An independent inspector ruled in September 2010 that land at Ashton Vale should be protected.
But the final decision now rests with Bristol City Council, which has promised to make a decision soon.
Here are the main issues behind the application, who will make the decision and what the next moves could be.
What is a town green and how can somebody register one?
Any piece of land can be registered as a town green provided it has been regularly used for either sport or recreation for at least the past 20 years.
Applications for town greens are mostly used to protect open spaces, especially in cities. But it also has obvious advantages to anybody who wants to stop building work taking place near to their homes.
A council has to advertise that an application has been registered and if there are any objections hold an inquiry, often with an independent inspector.
If successful the land would be registered as a town or village green under the Inclosure Act 1857 and Commons Act 1876 and nobody would be allowed to build on it.
Why have residents applied to make Ashton Vale a town green?
Residents claim they have made the application to protect the green belt land from development while others suspect it is nothing more than a move to block the construction of a stadium on their doorstep.
The Ashton Vale Heritage group said that despite many members' "love of their local football team" there is "more to life than football and commercial developments". The group suggests the motive for the application is down to protecting green belt land on the edge of the city.
They add: "Campaigning to keep the natural green space and fields would have happened whatever development had been proposed."

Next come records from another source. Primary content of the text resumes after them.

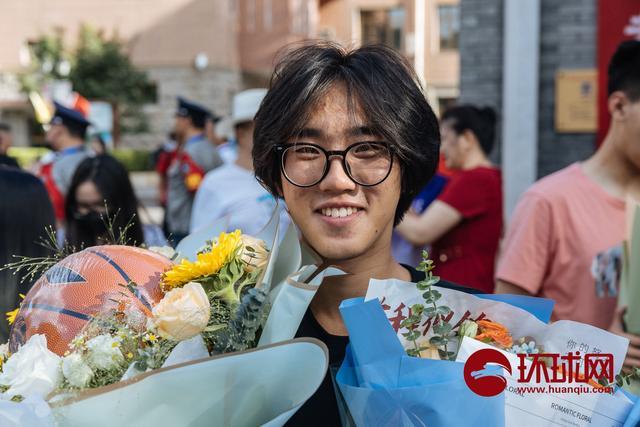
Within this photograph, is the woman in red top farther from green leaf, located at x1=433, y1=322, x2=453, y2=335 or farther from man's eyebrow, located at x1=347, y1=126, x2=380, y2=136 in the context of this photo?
green leaf, located at x1=433, y1=322, x2=453, y2=335

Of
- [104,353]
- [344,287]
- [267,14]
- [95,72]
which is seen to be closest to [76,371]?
[104,353]

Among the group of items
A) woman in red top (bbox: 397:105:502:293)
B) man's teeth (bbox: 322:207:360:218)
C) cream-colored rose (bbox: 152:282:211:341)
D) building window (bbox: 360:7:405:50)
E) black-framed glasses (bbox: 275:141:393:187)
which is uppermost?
building window (bbox: 360:7:405:50)

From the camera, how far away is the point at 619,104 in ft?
10.1

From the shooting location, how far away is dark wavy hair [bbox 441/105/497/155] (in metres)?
5.13

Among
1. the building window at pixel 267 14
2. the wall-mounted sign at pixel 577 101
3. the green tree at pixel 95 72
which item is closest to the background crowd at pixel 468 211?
the wall-mounted sign at pixel 577 101

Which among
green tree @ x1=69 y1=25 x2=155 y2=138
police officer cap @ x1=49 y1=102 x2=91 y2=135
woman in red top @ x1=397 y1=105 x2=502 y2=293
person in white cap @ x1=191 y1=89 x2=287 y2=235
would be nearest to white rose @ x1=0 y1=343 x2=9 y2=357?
person in white cap @ x1=191 y1=89 x2=287 y2=235

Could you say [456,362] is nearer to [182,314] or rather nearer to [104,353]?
[182,314]

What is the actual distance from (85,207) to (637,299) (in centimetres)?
277

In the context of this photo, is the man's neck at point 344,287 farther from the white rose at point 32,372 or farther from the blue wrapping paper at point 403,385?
the white rose at point 32,372

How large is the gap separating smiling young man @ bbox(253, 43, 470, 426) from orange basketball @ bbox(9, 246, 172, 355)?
0.39 meters

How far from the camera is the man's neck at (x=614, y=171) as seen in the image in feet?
10.3

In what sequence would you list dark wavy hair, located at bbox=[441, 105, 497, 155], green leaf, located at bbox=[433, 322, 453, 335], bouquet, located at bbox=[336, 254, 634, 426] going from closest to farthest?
1. bouquet, located at bbox=[336, 254, 634, 426]
2. green leaf, located at bbox=[433, 322, 453, 335]
3. dark wavy hair, located at bbox=[441, 105, 497, 155]

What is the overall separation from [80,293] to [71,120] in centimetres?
590

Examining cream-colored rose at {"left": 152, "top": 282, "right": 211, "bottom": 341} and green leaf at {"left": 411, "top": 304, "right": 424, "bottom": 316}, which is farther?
green leaf at {"left": 411, "top": 304, "right": 424, "bottom": 316}
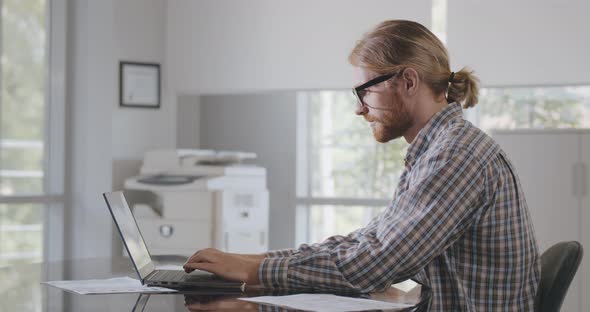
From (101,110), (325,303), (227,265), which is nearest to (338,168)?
(101,110)

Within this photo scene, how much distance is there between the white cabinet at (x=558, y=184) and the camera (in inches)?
162

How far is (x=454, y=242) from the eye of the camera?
1.59 metres

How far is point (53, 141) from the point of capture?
5.21 metres

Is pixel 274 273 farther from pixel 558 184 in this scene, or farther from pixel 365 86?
pixel 558 184

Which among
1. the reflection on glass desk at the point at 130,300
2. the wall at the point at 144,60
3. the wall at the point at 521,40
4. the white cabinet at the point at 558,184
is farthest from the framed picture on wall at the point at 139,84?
the reflection on glass desk at the point at 130,300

Has the club got planning permission?
Bristol City FC was given the green light to build the stadium in October 2009. The application for the town green was made earlier that month.
If the council decides to back the application for a town green it would effectively over-ride the planning permission and mean the football club could not build on Ashton Vale.
Why has the council said it will now make a quick decision?
The first plans for the stadium were revealed in 2007. It has taken since September 2010, when the inspector's recommendation was first made, to get to this point.
After the local elections, the Liberal Democrats group lost its majority rule at Bristol City Council and has been forced into offering concessions to remain as a minority administration.
On Tuesday, leader Barbara Janke announced a quick decision on the town green application would be one of them.
Who will make the final decision at the council?
The group that is supposed to make the decision is the Public Rights of Way and Greens Committee which meets on 16 June.
One of the options available to that committee is to refer the decision to full council on 21 June.
When the decision is made by the council, is that it?
It is very unlikely this will be the last we hear of the matter. The losing side has the chance to challenge the decision through a judicial review in the High Court.
For the case to be referred, Bristol City Council said "an applicant would have to prove that the council has acted illegally, unfairly or irrationally or disproportionately".
Both sides have said they would take up the option of going to the High Court, so whatever decision is made by council it is likely not to be the final say on the issue.